Return every line of the records below that contains the string "field".
================
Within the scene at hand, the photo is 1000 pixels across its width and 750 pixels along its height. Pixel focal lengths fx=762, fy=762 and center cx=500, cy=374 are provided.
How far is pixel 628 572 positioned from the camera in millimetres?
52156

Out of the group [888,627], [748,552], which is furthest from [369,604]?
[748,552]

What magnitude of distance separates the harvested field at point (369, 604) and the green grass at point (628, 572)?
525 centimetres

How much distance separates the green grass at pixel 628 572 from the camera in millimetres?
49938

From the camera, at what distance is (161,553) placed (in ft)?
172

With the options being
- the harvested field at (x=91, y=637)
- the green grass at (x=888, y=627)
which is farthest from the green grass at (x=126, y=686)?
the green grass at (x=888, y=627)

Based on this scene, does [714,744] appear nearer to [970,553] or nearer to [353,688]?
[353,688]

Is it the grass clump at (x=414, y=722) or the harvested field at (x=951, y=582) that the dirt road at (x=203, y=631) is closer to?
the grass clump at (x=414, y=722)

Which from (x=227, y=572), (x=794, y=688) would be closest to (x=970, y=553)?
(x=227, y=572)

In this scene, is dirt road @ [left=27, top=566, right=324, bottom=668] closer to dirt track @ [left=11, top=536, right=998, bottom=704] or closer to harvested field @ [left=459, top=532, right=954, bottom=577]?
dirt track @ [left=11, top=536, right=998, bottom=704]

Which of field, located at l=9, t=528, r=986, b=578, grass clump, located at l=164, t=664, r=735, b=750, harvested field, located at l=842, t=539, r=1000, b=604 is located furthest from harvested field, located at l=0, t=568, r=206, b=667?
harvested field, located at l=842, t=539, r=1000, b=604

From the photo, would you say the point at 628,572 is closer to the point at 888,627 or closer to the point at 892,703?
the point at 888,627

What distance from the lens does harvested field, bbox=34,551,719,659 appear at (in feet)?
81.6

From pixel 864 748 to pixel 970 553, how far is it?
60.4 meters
================
* Solution for this exercise *
What magnitude of distance separates the harvested field at point (369, 604) and the green grass at point (628, 572)?
- the harvested field at (x=91, y=637)
Is it the grass clump at (x=414, y=722) or the harvested field at (x=951, y=582) that the dirt road at (x=203, y=631) is closer to?
In this scene, is dirt road @ [left=27, top=566, right=324, bottom=668] closer to dirt track @ [left=11, top=536, right=998, bottom=704] or closer to harvested field @ [left=459, top=532, right=954, bottom=577]?
Which of field, located at l=9, t=528, r=986, b=578, grass clump, located at l=164, t=664, r=735, b=750, harvested field, located at l=842, t=539, r=1000, b=604 is located furthest from harvested field, located at l=0, t=568, r=206, b=667?
harvested field, located at l=842, t=539, r=1000, b=604
What distance from the lens does harvested field, bbox=34,551,719,659 appear at (in feet)?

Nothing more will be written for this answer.